There has been a recent popularization over the questionable use of the word 'literally' as an intensifier rather than as a marker of non-figurative, especially since it seems to be used non-literally by well-respected modern authors. There is a lot of evidence that it has been used non-literally literally for centuries.
"Literal", in English, is primarily used to imply 'exactly as spoken/written' so that when something is said that sounds like hyperbole, it will be taken as truthful rather than exaggerated.
But that situation also is semantically ambiguous in that things could seem truly exaggerated.

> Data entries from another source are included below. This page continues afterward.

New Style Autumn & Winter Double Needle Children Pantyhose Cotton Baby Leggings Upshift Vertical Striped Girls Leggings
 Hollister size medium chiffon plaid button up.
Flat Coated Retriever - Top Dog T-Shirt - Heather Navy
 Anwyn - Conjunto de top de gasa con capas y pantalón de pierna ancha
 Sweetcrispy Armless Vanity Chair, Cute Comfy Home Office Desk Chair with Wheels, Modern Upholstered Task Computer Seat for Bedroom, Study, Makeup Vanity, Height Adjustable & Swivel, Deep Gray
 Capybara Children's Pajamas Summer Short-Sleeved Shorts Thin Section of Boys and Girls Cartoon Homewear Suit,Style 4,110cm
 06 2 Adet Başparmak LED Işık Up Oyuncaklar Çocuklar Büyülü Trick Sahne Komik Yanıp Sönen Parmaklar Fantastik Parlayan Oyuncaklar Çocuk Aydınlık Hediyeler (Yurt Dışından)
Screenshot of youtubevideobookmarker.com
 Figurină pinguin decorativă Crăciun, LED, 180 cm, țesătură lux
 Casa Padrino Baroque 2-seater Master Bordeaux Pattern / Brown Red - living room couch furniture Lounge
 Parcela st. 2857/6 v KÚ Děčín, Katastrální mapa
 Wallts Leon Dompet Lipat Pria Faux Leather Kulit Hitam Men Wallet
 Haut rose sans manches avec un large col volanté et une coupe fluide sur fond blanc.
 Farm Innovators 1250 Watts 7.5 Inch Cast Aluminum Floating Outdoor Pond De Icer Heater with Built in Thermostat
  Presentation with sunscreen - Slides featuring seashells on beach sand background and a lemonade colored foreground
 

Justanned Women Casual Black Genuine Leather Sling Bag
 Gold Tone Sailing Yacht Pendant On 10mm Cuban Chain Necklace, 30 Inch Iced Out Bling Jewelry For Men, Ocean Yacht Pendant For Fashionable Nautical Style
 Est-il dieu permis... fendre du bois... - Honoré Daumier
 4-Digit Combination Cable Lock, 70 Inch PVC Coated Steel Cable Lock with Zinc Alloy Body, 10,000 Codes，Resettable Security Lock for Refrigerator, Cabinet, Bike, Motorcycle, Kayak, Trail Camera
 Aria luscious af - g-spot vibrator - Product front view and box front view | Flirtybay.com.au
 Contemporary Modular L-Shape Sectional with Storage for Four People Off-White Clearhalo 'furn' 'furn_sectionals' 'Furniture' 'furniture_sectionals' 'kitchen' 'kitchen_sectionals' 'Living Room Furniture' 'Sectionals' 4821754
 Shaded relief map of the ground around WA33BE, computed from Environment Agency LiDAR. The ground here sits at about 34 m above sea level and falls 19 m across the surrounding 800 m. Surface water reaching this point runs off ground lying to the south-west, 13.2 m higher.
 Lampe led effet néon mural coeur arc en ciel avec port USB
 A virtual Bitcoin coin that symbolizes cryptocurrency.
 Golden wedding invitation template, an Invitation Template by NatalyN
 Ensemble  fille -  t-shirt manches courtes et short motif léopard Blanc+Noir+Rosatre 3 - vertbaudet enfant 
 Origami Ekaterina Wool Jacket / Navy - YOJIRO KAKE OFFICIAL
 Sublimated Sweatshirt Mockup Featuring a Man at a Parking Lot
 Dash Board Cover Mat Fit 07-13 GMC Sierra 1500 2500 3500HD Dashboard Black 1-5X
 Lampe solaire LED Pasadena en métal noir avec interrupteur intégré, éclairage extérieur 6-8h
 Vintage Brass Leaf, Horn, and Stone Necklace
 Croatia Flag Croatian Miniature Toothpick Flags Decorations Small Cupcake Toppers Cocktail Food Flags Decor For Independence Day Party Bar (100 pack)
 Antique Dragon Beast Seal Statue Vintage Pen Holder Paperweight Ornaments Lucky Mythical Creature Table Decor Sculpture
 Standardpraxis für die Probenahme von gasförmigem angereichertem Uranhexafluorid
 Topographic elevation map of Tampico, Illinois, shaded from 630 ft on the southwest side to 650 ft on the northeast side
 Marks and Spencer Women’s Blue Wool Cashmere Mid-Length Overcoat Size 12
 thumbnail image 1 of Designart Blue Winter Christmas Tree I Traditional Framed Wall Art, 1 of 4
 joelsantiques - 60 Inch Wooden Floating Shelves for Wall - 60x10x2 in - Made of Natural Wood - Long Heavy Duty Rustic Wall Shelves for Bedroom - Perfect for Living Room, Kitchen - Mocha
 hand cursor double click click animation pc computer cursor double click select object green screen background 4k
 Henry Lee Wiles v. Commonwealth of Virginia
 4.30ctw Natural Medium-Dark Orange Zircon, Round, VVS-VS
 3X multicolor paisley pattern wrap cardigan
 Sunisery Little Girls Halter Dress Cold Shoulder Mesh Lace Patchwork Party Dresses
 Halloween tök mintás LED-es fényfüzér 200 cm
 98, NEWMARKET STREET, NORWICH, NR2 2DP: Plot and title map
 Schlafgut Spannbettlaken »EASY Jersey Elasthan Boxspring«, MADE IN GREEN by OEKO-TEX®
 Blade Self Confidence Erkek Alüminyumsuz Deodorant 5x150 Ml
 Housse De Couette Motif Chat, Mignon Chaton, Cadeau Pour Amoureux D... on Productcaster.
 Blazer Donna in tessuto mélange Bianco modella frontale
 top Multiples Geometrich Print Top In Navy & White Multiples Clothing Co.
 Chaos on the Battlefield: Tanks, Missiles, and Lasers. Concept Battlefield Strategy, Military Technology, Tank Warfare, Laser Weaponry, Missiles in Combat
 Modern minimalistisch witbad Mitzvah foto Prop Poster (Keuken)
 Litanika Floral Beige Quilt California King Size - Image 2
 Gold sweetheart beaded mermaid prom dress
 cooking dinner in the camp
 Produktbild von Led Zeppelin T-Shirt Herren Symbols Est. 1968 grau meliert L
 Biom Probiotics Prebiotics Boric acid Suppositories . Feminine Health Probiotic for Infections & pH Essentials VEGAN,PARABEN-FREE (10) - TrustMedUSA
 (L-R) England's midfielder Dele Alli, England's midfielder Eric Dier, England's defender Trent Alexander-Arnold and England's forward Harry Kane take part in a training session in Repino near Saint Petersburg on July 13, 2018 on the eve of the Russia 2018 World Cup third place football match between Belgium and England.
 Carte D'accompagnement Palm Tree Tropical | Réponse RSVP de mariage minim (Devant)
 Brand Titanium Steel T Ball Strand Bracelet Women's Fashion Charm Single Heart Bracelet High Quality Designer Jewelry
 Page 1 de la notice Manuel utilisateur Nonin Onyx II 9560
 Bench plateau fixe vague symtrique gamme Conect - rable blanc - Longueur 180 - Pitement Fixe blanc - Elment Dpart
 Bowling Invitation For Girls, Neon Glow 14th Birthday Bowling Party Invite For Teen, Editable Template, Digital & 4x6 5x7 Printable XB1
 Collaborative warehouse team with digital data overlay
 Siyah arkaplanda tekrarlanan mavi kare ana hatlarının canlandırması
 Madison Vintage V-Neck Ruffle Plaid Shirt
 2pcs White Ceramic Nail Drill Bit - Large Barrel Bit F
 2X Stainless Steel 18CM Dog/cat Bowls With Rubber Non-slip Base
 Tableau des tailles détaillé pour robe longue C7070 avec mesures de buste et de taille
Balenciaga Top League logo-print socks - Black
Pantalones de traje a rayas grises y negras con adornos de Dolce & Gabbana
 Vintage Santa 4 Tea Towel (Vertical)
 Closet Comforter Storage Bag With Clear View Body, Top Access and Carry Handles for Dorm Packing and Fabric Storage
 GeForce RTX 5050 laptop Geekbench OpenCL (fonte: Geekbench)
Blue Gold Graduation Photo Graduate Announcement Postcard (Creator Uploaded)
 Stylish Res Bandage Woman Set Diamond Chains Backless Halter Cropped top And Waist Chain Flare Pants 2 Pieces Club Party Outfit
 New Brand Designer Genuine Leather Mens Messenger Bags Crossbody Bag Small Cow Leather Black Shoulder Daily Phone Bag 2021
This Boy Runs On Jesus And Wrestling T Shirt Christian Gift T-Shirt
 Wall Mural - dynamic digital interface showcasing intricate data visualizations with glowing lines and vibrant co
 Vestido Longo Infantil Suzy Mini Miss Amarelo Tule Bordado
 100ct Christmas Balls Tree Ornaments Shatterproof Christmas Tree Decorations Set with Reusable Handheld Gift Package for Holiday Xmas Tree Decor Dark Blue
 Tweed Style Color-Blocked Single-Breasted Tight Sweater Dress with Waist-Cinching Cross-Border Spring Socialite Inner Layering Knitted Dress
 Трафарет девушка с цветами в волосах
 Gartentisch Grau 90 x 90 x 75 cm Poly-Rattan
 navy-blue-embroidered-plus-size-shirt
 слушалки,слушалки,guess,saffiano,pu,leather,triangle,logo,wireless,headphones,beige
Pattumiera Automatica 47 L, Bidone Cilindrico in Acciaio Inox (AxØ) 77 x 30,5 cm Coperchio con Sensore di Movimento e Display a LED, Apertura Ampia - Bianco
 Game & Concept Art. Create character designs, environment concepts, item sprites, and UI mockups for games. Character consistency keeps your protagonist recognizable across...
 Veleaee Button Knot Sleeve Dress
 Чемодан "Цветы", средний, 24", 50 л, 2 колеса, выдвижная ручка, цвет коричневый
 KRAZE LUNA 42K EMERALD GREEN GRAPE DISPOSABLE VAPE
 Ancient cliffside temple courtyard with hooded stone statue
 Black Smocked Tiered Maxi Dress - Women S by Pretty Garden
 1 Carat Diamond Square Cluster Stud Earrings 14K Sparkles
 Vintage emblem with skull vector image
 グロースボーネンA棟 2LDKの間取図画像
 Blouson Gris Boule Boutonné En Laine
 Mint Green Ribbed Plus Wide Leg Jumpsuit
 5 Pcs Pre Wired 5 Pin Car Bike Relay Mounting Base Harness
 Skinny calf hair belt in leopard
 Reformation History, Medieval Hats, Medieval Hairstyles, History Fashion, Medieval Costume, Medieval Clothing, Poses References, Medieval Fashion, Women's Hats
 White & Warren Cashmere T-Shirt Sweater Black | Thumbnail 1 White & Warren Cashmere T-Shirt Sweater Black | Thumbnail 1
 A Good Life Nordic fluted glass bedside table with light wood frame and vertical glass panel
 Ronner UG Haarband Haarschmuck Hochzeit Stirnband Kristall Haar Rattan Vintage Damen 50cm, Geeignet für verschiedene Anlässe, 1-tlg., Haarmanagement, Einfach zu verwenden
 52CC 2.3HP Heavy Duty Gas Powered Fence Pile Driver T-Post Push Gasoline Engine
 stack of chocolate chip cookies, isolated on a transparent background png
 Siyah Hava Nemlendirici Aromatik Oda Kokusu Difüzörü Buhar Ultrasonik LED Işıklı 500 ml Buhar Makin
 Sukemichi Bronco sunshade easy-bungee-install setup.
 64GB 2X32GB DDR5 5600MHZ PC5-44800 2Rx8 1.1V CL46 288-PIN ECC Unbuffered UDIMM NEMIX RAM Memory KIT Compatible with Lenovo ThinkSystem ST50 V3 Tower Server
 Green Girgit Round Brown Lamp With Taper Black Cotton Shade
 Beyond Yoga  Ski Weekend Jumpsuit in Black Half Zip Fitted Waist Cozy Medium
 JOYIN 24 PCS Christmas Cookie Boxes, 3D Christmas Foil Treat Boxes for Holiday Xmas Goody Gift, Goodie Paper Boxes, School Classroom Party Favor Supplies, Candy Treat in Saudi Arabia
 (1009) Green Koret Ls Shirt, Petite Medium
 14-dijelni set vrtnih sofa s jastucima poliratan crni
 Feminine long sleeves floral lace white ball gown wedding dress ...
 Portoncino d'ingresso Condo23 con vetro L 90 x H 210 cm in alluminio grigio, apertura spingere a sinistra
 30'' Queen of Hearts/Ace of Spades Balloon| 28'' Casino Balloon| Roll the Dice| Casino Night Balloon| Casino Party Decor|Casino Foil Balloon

And then, if one didn't know otherwise, the term 'literally' could be understood as an intensifier, and therefore taken in a non-literal manner.
It seems to me that there is nothing special about 'literal' in English that it should be the only one to have such ambiguity leading to semantic drift.
- The Romance languages all have a similar sounding word with base 'literal-' and it is just as opaque (no conscious implication of 'verbatim' or 'as written/read').
- The Germanic languages all have variants of 'buchstäblich' or 'wörtlich' which sound a little closer to 'word for word'.
- Similarly, Slavic uses cognates of either 'bukvalno' or 'doslownie'
- Chinese has 字面, meaning (closely) 'by character'. This meaning seems transparent to me (and therefore unlikely to lead to drift).
But as figurative meanings don't even need phonetic changes to help them become figurative, I wonder if there are similar figurative uses of the word or phrase corresponding to 'literal' in other languages.
Is there any evidence that the corresponding terms for 'literal' in non-English languages have similar figurative uses?